• **Quoted passage**:
=-=-=-=-=

This page was written on July 20, 2008. The actual system tested is an eeepc; those run a hacked version of Xandros, which in turn is a derivative of Debian.
This information (mostly) resides in /usr/share/doc/bluetooth/README.Debian.gz too (see the section for PIN codes), but as there seems to be a lot of outdated information on the net, I decided to add to the confusion by writing this page. README.Debian.gz states that this is not supported, but I find this by far the easiest way to get pairing to work.
At least for me, hcid seems to want to use a passkey agent even if /etc/bluetooth/hcid.conf has "security auto" and a passkey stanza. A message of hcid, "call_passkey_agent(): no agent registered" is a symptom of this problem, and is logged with facility daemon, errorlevel debug, which usually ends in /var/log/daemon.log but on Xandros in /var/log/daemon/daemon.debug.

=-=-=-=-=

• **Information provided**:
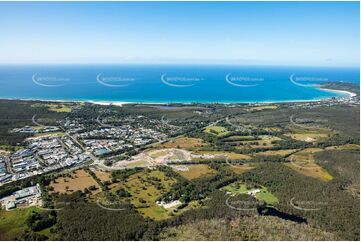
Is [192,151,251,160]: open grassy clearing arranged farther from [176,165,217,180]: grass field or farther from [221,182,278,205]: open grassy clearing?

=-=-=-=-=

• **Task instructions**:
(1) Quote the Bluetooth pairing page word for word, starting with "This information (mostly)" and going on through "Xandros in /var/log/daemon/daemon.debug.".
(2) According to the Bluetooth pairing page, in which file does the hcid message end up on Xandros?

• **Results by task**:
(1)
This information (mostly) resides in /usr/share/doc/bluetooth/README.Debian.gz too (see the section for PIN codes), but as there seems to be a lot of outdated information on the net, I decided to add to the confusion by writing this page. README.Debian.gz states that this is not supported, but I find this by far the easiest way to get pairing to work.
At least for me, hcid seems to want to use a passkey agent even if /etc/bluetooth/hcid.conf has "security auto" and a passkey stanza. A message of hcid, "call_passkey_agent(): no agent registered" is a symptom of this problem, and is logged with facility daemon, errorlevel debug, which usually ends in /var/log/daemon.log but on Xandros in /var/log/daemon/daemon.debug.

(2) /var/log/daemon/daemon.debug